In un delizioso articolo sul tema, scritto giusto sessant’anni fa, Claude Lévi Strauss definiva il vecchio dalla barba bianca trasportato dalle renne “un re” in quanto “è vestito di scarlatto” e spiegava che “non è un essere mitico, poiché non c’è mito che renda conto della sua origine e delle sue funzioni; e non è nemmeno un personaggio di leggenda, poiché non è collegato a nessun racconto semistorico. Appartiene piuttosto alla famiglia delle divinità.

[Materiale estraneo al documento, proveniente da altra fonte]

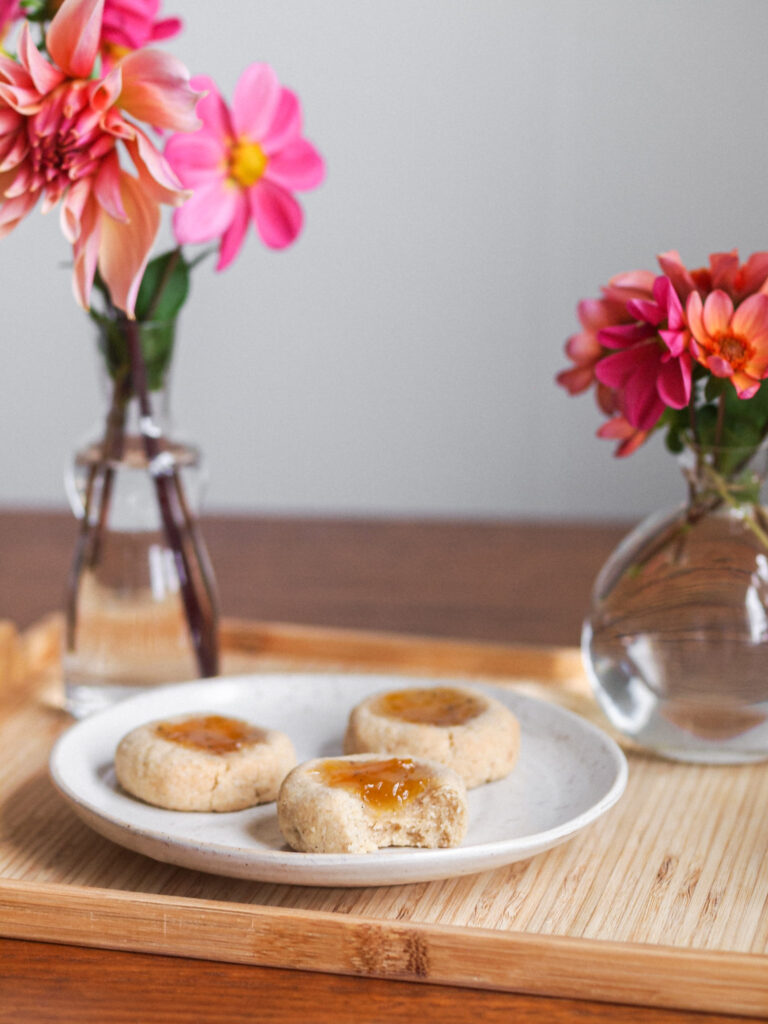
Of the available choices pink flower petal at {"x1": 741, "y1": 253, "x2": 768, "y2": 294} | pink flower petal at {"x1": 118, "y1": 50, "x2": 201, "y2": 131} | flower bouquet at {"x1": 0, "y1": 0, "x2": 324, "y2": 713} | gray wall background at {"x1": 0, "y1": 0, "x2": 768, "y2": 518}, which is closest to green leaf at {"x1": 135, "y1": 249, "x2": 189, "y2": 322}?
flower bouquet at {"x1": 0, "y1": 0, "x2": 324, "y2": 713}

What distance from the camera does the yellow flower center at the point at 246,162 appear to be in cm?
77

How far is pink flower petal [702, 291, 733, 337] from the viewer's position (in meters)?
0.67

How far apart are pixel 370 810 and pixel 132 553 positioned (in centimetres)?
31

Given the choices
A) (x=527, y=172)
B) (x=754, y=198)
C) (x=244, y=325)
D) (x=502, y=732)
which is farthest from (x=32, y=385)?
(x=502, y=732)

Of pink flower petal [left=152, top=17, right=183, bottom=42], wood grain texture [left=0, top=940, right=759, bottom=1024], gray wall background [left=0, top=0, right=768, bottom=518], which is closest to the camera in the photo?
wood grain texture [left=0, top=940, right=759, bottom=1024]

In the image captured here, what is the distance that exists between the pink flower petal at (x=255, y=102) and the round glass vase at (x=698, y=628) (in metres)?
0.35

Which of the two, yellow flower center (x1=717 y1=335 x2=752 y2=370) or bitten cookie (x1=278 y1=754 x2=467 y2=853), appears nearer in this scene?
bitten cookie (x1=278 y1=754 x2=467 y2=853)

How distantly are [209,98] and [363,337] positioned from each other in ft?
5.72

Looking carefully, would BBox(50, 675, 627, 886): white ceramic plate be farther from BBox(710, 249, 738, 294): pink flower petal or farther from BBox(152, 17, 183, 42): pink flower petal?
BBox(152, 17, 183, 42): pink flower petal

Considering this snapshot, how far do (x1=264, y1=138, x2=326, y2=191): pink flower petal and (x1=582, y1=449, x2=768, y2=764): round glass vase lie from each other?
31cm

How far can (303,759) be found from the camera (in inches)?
29.3

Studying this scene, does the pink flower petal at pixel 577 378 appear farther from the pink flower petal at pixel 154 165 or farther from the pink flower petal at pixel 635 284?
the pink flower petal at pixel 154 165

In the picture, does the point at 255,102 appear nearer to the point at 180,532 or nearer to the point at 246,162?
the point at 246,162

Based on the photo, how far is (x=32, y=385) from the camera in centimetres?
267
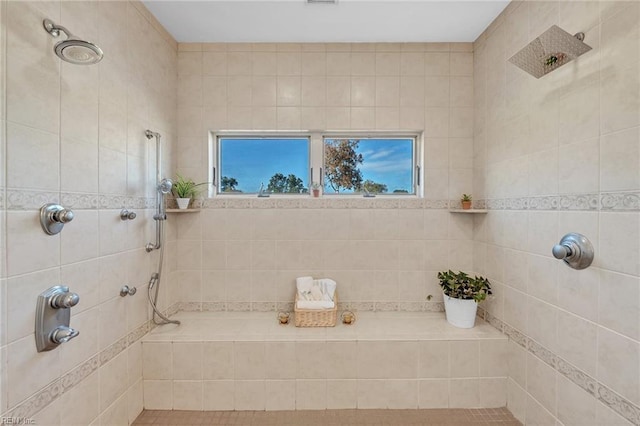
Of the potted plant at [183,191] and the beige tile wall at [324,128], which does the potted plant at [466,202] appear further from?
the potted plant at [183,191]

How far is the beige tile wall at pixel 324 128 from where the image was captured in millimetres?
2209

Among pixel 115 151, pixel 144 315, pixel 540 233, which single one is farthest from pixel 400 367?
pixel 115 151

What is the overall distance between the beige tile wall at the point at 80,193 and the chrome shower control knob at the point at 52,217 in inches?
0.8

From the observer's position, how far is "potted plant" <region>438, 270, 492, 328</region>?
1.92m

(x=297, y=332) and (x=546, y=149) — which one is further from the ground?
(x=546, y=149)

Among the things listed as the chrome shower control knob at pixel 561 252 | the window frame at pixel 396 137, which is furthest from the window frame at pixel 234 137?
the chrome shower control knob at pixel 561 252

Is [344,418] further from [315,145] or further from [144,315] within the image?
[315,145]

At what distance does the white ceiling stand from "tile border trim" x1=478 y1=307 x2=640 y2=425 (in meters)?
2.01

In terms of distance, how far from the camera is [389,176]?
7.82ft

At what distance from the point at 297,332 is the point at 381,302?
28.3 inches

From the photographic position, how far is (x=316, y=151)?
92.3 inches

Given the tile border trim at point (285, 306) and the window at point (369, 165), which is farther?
the window at point (369, 165)

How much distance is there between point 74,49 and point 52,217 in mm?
644

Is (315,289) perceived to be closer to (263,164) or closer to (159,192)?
(263,164)
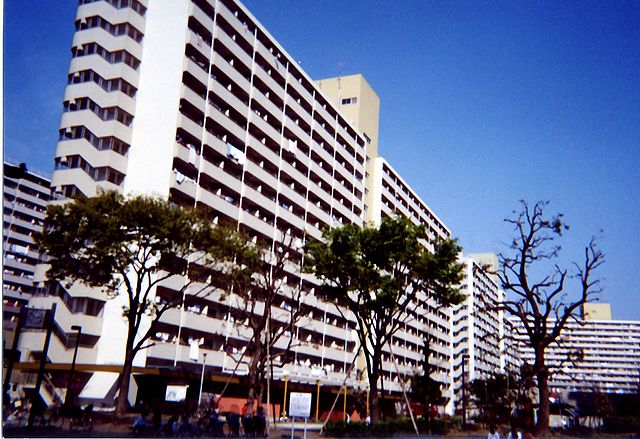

E’ la divinità di una sola fascia di età della nostra società e la sola differenza tra Babbo Natale e una vera divinità è che gli adulti non credono in lui, benché incoraggino i propri figli a crederci.” (“Babbo Natale giustiziato”, Sellerio Editore, Palermo)
Tutta questa – diciamo – sfrenata creatività paganeggiante si prolunga in quella che circonda capodanno, che sarebbe la festa della circoncisione di Gesù, ma è festeggiata con pupazzi di “vecchie” bruciate, stoviglie scaraventate in strada, conti alla rovescia collettivi, obbligo in certi ambienti di ubriacatura e sesso propiziatorio, abbigliamenti bizzarri (una cosa nuova, una cosa vecchia, una cosa rossa, ecc.) e poi ancora con l’Epifania, “l’apparizione”, trasformata linguisticamente nella “Befana” e miticamente in una vecchia semidivinità stregonesca, che scende dai camini e porta carbone. E’ un fatto strano ma certo che questi strani riti o superstizioni non imbarazzano più che tanto i buoni cristiani i quali potrebbero a buon diritto sentirle come una dissacrazione della loro fede; ma all’ebreo medio creano più di qualche problema, un senso di estraneità, un disagio.
Come rispondere ai gentili auguri degli amici, senza far troppo i pedanti e dire “grazie ma io non ci credo”, e però neppure assimilarci a quelle che a noi paiono bizzarre superstizioni? Come non contraccambiare il clima benevolo e augurante senza fare i guastafeste? Certo, dal delirio consumistico è facile star lontani (anche se un certo contagio ci è arrivato con i “mercatini di Hannukka). Ed è ovvio per un ebreo rispettare ma non prendere parte alle cerimonie religiose vere, come le messe di mezzanotte. E’ certamente educato fare gli auguri ai cristiani, come loro li fanno a noi per le nostre feste.
Ma di fronte alla dimensione civile, collettiva e coinvolgente, apparentemente non religiosa, del cambiamento di data che ogni anno dovrebbe rinnovare il mondo e migliorarlo, come sosteneva il venditore d’almanacchi di Leopardi, come evitare di augurare ad amici e colleghi “buon anno commerciale”, come facevano i nostri nonni, e magari accettare di divertirsi molto laicamente come fanno tutti intorno a noi? Di guardare i fuochi d’artificio, essere coinvolti nell’attesa televisiva di mezzanotte, di stare in compagnia? Se non vanno in Israele, come molti preferiscono, è quel che capita, io credo, a una buona parte degli ebrei italiani e occidentali. Non spetta certamente a me giudicare i gradi di questi compromessi. Ma io sento che comunque il disagio resta – segno di una distanza rispetto a uno dei momenti più comunitari e indifferenziati, più rituali e “antichi” dunque, della società in cui viviamo. E penso che questo disagio sia una buona cosa, perché ci rimanda alla nostra differenza e alla nostra identità.